Here is a study asking Can Jurors Self Diagnose Bias? Two Randomized Controlled Trials.”
The study tries to determine whether the common practice of asking jurors who otherwise appear biased if they can be fair works to exclude biased jurors. The study concludes that it does not. If this is correct, then the common voir dire practice of rehabilitating jurors by asking them if they can be fair should be banned.
The study explains:
To implement the impartial jury guarantee in both criminal and civil trials, in both federal and state courts, potential jurors are selected through a certain colloquy. The judge or attorneys ask the potential jurors whether they have any feelings or opinions about the litigants, attorneys, facts, or law of the case. As Suggs and Sales explain, “if the juror admits that he has formed an opinion about the case, it is standard procedure to ask if he can set aside that opinion and decide the case on the basis of the evidence to be presented” and the law as instructed.
......
• USING THE INFORMATION:
1 - From the passage on juror bias, reproduce the text starting with "The study tries" and going on through "should be banned.".
2 - According to the passage on juror bias, what does the study conclude about asking jurors who appear biased whether they can be fair?

Collected data entries:
......
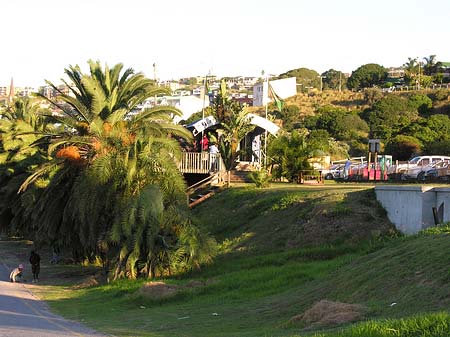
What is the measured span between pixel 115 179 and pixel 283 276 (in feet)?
35.7

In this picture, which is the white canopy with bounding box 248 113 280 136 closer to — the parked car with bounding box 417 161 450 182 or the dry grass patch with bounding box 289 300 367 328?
the parked car with bounding box 417 161 450 182

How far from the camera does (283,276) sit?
21.6 m

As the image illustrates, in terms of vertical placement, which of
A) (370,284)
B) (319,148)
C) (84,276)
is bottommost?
(84,276)

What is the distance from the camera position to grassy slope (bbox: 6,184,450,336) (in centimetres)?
1473

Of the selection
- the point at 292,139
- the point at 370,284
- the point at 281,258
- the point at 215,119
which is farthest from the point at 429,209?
the point at 215,119

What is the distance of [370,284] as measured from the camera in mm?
15625

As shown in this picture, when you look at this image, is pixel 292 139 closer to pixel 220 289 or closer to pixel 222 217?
......
• SET OF ANSWERS:
1 -
The study tries to determine whether the common practice of asking jurors who otherwise appear biased if they can be fair works to exclude biased jurors. The study concludes that it does not. If this is correct, then the common voir dire practice of rehabilitating jurors by asking them if they can be fair should be banned.

2 - It concludes that this practice does not work to exclude biased jurors.